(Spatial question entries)

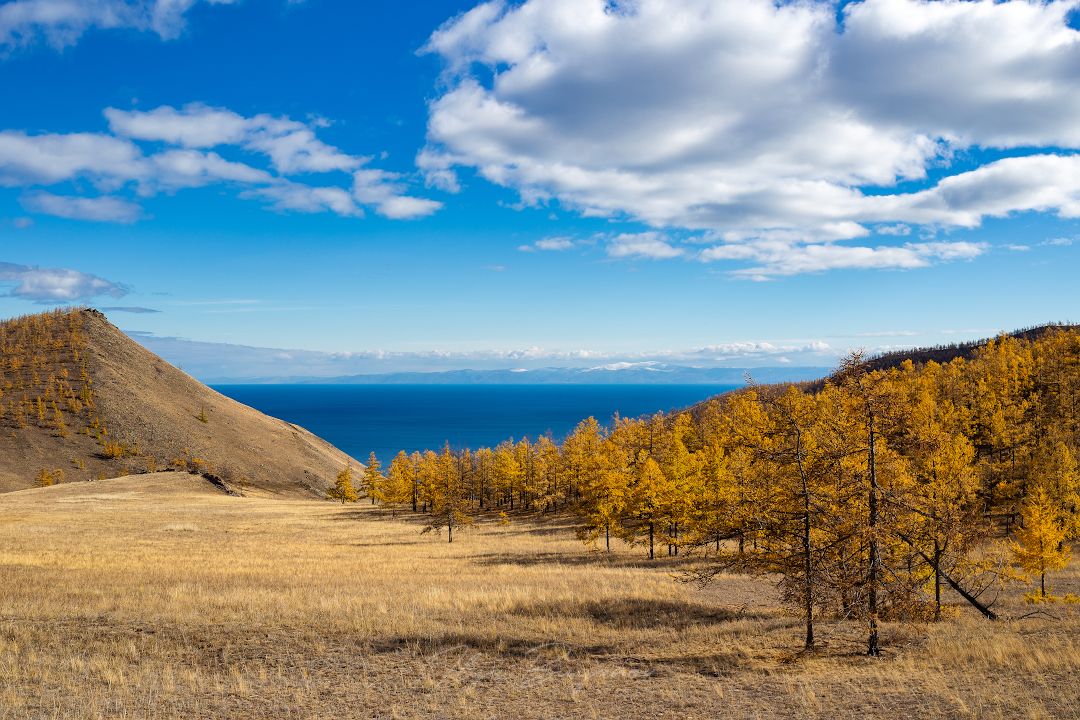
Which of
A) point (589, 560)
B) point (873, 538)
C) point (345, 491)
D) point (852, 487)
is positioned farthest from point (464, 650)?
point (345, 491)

---

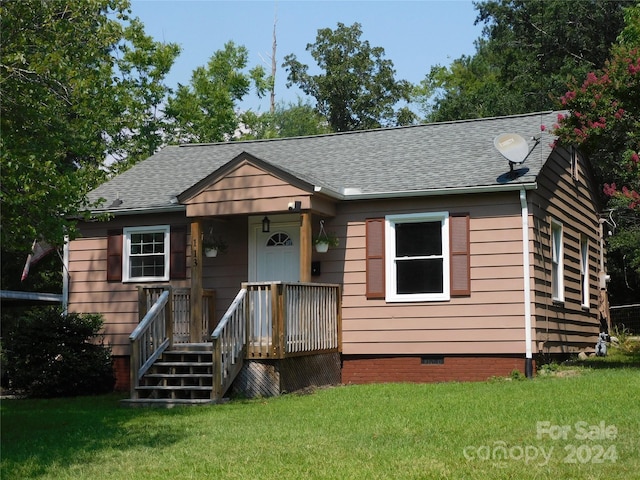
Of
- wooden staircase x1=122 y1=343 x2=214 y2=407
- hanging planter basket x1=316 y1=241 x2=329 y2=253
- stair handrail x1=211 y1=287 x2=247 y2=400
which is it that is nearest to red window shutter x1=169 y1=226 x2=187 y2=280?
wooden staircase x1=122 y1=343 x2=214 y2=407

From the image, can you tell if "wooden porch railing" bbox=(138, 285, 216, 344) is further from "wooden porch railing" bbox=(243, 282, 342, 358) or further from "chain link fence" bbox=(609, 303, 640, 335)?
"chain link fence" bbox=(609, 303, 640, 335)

* * *

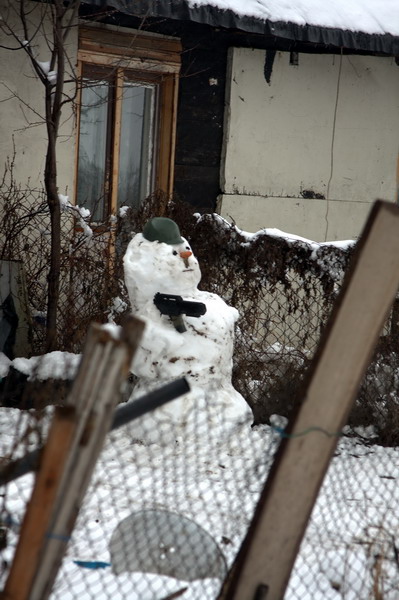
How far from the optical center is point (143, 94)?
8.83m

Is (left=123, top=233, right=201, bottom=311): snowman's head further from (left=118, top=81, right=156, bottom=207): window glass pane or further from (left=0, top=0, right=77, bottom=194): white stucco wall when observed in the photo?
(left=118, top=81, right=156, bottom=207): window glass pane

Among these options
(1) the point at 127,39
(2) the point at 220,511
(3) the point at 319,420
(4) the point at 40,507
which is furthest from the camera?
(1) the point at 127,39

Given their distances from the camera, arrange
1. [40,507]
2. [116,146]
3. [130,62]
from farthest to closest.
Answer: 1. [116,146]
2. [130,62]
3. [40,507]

→ **Objective**
In the entries above, repeat word for word the part that starts with the line containing "Given their distances" and ends with the line containing "3. [40,507]", with both of those lines included.

→ **Correct answer**
Given their distances from the camera, arrange
1. [40,507]
2. [116,146]
3. [130,62]
from farthest to closest.
Answer: 1. [116,146]
2. [130,62]
3. [40,507]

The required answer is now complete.